Agência BrasilAgência BrasilPaulo Guedes e o presidente da Câmara dos Deputados, Rodrigo Maia: proximidade com o deputado é maior do que com o PSL
O mercado, por seu turno, já parece ter precificado que Guedes não conseguirá entregar o que prometeu. “O que Paulo Guedes propõe é uma revolução. Parte do mercado até está frustrada, mas na minha visão era uma ilusão achar que ele entregaria tudo”, diz André Perfeito, economista-chefe da Necton Investimentos. “As intenções foram boas, mas normalmente há diferença entre intenção e gesto. Guedes tomou um banho de realidade. Descobriu que sabia menos do que imaginava. Ele dizia ‘Vamos liquidar o déficit em um ano’. Não é assim que funciona”, afirma Alexandre Schwartsman, ex-diretor de Assuntos Internacionais do Banco Central. Segundo ele, a equipe econômica precisaria já ter apresentado com mais detalhamento os próximos passos a serem dados, depois de feita a reforma da Previdência. “Gostaria de ver quais serão as outras iniciativas. Como será a reforma tributária? E quanto às privatizações? O que se tem é muita conversa e pouca ação.”  (Em relação às privatizações, justiça seja feita, Guedes empenhou-se pessoalmente em fazer com o que STF aprovasse a venda de subsidiárias de estatais, sem necessidade de aprovação do Congresso.) No geral, neste meio não há mais tanto medo de perdê-lo, desde que um eventual substituto seja alinhado ao seu ideário. O secretário do Tesouro, Mansueto Almeida, é um nome que agrada.

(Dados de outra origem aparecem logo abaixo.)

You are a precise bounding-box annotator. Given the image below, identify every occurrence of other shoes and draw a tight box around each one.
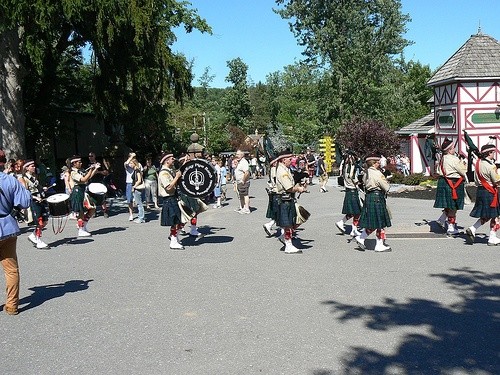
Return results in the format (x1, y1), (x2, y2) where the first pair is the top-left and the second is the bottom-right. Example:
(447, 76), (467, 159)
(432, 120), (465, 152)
(263, 222), (273, 236)
(446, 222), (464, 236)
(374, 240), (392, 253)
(27, 232), (49, 249)
(334, 219), (367, 251)
(0, 303), (18, 315)
(487, 231), (500, 246)
(278, 233), (303, 254)
(188, 224), (201, 236)
(466, 225), (477, 244)
(133, 217), (145, 224)
(436, 211), (448, 231)
(213, 204), (223, 209)
(234, 206), (251, 214)
(78, 230), (92, 237)
(76, 221), (90, 233)
(168, 234), (184, 249)
(128, 214), (133, 221)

Ninguém do mercado, contudo, quer ver Guedes fora. A sua declaração de que poderia deixar o cargo não afetou Bolsa e dólar, mas foi mal digerida por gente pesada do mercado financeiro. O sentimento geral é de que um ministro da Economia não pode ter arroubos, principalmente quando o assunto é ele próprio. A sinceridade de Guedes é um dado incontornável — e, não raro, apreciável — da sua personalidade. Na sessão desta semana na Câmara, ele foi questionado sobre um artigo recente de André Lara Resende, um dos formuladores do Plano Real, que punha em xeque os fundamentos da teoria ortodoxa macroeconômica, da qual Guedes é adepto. O ministro reagiu: “É um economista interessante. Ele apoiou o congelamento de preços no Plano Cruzado, apoiou o congelamento de ativos financeiros no Plano Collor, depois apoiou o Plano Real, que foi bom na parte monetária, mas criou esse endividamento em bola de neve que nós sofremos hoje, depois defendeu a dolarização da economia brasileira. Ele muda de ideia com alguma frequência. Sem fundamentos, eu não consigo debater”. Em seguida, completou: “Eu já debati o que tinha para debater com esse pessoal nos anos 80, quando eles jogaram o Brasil para uma hiperinflação. Ali eu já gastei a minha cota de debates com eles. Eu prefiro debater com os senhores aqui”.

O primeiro grande resultado deste debate será visto na próxima segunda-feira, quando o relator da proposta, Samuel Moreira, deve apresentar o texto a ser votado pela comissão especial. Já é certo que as mudanças no Benefício de Prestação Continuada e na aposentadoria rural não constarão do documento, bem como a capitalização. Há, porém, uma série de dúvidas. Uma, se estados e municípios entrarão na reforma ou não. O relator pretende, até agora, mantê-los no texto e deixar para os próprios deputados o ônus da eventual exclusão. Na última quarta-feira, 25 governadores assinaram uma carta em defesa da permanência de estados e municípios na reforma, contra os interesses meramente eleitorais de parlamentares. Outra dúvida é o alcance da regra de transição. Por fim, se professores serão incluídos na reforma. Pela proposta do governo, professores homens e mulheres teriam de cumprir idade mínima de 60 anos para se aposentar, mas com 30 anos de contribuição. Hoje, as professoras conseguem se aposentar aos 50 anos (com 25 anos de contribuição) e os professores aos 55 anos (com 30 anos de contribuição). A pressão de corporações de todo o tipo, especialmente a de servidores federais, quer impedir a qualquer custo que a revolução de Guedes ocorra. E o custo será enorme. O ministro da Economia conhece bem essa realidade. Guedes caiu foi na real de Brasília, a ilha da fantasia que insiste em projetar as suas sombras sobre um país sedento por menos impostos, mais investimentos e milhões de empregos.